NASA, which was one of the first supporters and main customer of Space Exploration Technologies, or SpaceX, quickly responded to its statement on Mars with a statement of support and disclosure of an agreement offering technical support.

In the end, NASA successfully landed spacecraft on Mars seven times.

SpaceX, which has multibillion-dollar contracts with NASA for the delivery of cargo and crew to the space station, will not receive financial support from NASA for its debut mission to Mars, known as the Red Dragon.

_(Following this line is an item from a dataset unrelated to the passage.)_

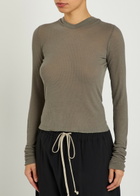 Rick Owens Hooded Ribbed Fine-knit top Light Brown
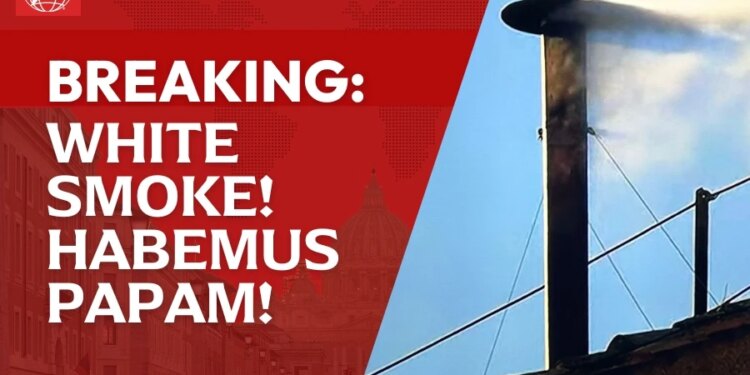BREAKING: Habemus papam! White smoke rises from chimney of Sistine Chapel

The prospects for SpaceX's self-financing travel to Mars, one of which Musk clearly intends to develop to the landing point of people, sheds new light on NASA’s own Mars program. The cost of the NASA project is about $ 4 billion per year, and so far does not include habitat development for long-distance space travel or a vehicle. At the moment, the agency is focused on developing Orion's multi-purpose deep-space capsule and a heavy-duty rocket, known as the Space Launch System. The capsule and the launcher will be tested together for the first time during an unmanned flight around the moon in November 2018. The next flight test with astronauts on board is scheduled for 2023, setting the stage for the human mission to Mars in the mid-2030s.

The question arises: Will SpaceX be on Mars before NASA?

"I hope that SpaceX and NASA will work together in global harmony to put people on Mars together," astronaut Buzz Aldrin wrote in an e-mail to Discovery News.

Aldrin, one of 12 Americans who walked the moon, developed a plan for the colonization of Mars.

Bob Zubrin, another long-term supporter of the Martian settlements, said he thinks SpaceX might put people on Mars before NASA, and probably US astronauts, will fly as passengers on Mars on SpaceX vehicles.

SpaceX plans to use a new landing technology called supersonic braking, which has never been demonstrated on Mars.

“I wouldn’t have put up a SpaceX dragon landing on Mars in the end, but the dragon’s flight to the space station is 300 miles. Mars is 150 million miles and has a subtle atmosphere to be reckoned with. The degree of difficulty here is much higher.” Scott Hubbard, a counseling professor at Stanford University and a former director of the NASA Ames Research Center in California, wrote in an e-mail to Discovery News. Hubbard, who also served as NASA's first director in the Mars program, spoke about several critical technologies that must mature before landing on Mars, including high-power solar electric motors for transporting cargo and restocking ships, as well as habitat and system life support for crews during flights to Mars, which require from six to nine months in each direction.

"People on Mars are such a complex and difficult business that I expect a successful mission to be a joint one - perhaps, as a public-private partnership, and maybe multinational, all of the above can be together," said Hubbard.

More information about the Mars Mask plan is expected to be presented at the International Astronautics Congress in September.